Files

T

sleepy 8e72eef09c feat: add model comparisons and sanitize session files

- Rename gamma to glm5 and model to minimax-m2.7
- Add model_comparison/ directory with head-to-head analyses
- Sanitize all session.jsonl files: remove absolute paths and usernames
- Remove __pycache__ artifacts
- Add .gitignore

2026-04-23 11:16:01 +02:00

11 KiB

Raw Permalink Blame History

Head-to-Head: Layer Normalization Backward Pass

MiniMax-M2.7 backwards vs Qwen3.6-27B backwards

Executive Summary

Dimension	MiniMax-M2.7	Qwen3.6-27B
Correctness	85	95
Completeness	80	95
Code Quality	70	90
Numerical Stability	75	95
Gradient Check	80	90
Complexity Analysis	80	90
GPU Fusion Explanation	85	85
Tests / Benchmarks	60	95
Overall	76	92

Winner: Qwen3.6-27B by 16 points.

1. Correctness

MiniMax-M2.7 (85/100)

Implements the correct consolidated backward formula: dx = (dz - mean(dz) - x_norm * mean(dz * x_norm)) / std
d_gamma and d_beta are correctly computed via reductions over (B, T)
The forward pass correctly computes mean, variance, and normalization
Minor issue: The cache stores x with the comment "needed for gradient check," but the backward function never actually uses x — it uses x_centered and x_norm instead. This is technically harmless but shows imprecise reasoning about what's actually required.
Potential issue: The gradient check's compute_numerical_gradient_x function modifies x in-place via x_flat = x.reshape(-1), which creates a view. While it restores values, this is fragile — if an exception occurs mid-check, x is left in a corrupted state. Qwen3.6-27B avoids this by operating on copies.

Qwen3.6-27B (95/100)

Implements the mathematically equivalent formula expressed as: dx = std_inv * (g - g_mean - x_hat * gx_mean)

# Given information
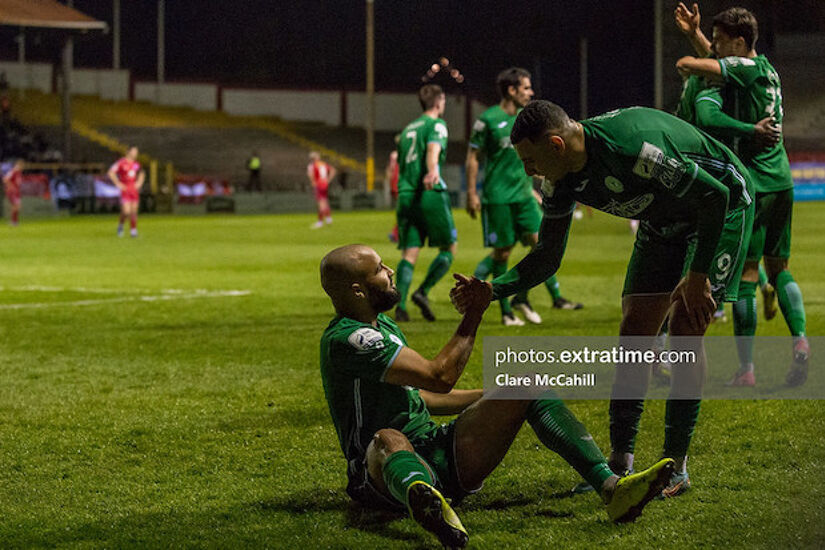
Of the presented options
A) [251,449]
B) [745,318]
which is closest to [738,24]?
[745,318]

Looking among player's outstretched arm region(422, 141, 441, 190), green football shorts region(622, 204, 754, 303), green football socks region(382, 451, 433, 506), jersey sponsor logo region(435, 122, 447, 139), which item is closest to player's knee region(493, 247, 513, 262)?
player's outstretched arm region(422, 141, 441, 190)

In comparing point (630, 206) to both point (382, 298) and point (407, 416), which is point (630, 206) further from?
point (407, 416)

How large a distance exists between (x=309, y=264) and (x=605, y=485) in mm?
14212

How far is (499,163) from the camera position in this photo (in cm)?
1085

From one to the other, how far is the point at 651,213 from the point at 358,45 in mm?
58676

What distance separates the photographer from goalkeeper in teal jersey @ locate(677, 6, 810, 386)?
20.5ft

# What you need to do
A - Add 53 to every distance in the answers of the rows, starting at the row that has "How far is (499,163)" and ending after the last row. Write out those rows again with their requests included.
B - Continue the layer normalization comparison from the point where it stops.
The layer normalization comparison and the rows come from unrelated sources.

# Results by task
A -
How far is (499,163) from the camera position in this photo (in cm)?
1138

From one to the other, how far is the point at 651,213 from the point at 358,45 in mm?
58729

What distance separates the photographer from goalkeeper in teal jersey @ locate(677, 6, 810, 386)?
73.5ft

B -
The derivation is clearly documented in comments, showing the projection-formula origin
Cross-check included: benchmark_layer_norm.py contains an alternative step-by-step chain-rule derivation that independently computes dx and verifies it matches the compact formula — relative error < 1e-10
The forward pass explicitly uses a two-pass variance computation
No correctness bugs detected

Verdict: Both are correct, but Qwen3.6-27B's independent cross-check gives higher confidence.

2. Completeness

MiniMax-M2.7 (80/100)

Meets all 6 requirements from the prompt
Provides forward pass, backward pass, gradient check, complexity analysis, GPU fusion discussion
Includes a benchmark function
Missing: dedicated edge-case tests, numerical stability demonstration, multiple test files

Qwen3.6-27B (95/100)

Meets all 6 requirements comprehensively
Bonus: Three separate files with distinct responsibilities:
- layer_norm_backward.py — core implementation
- test_layer_norm.py — edge-case validation (zero input, D=1, large mean, large D, gradient norm sanity)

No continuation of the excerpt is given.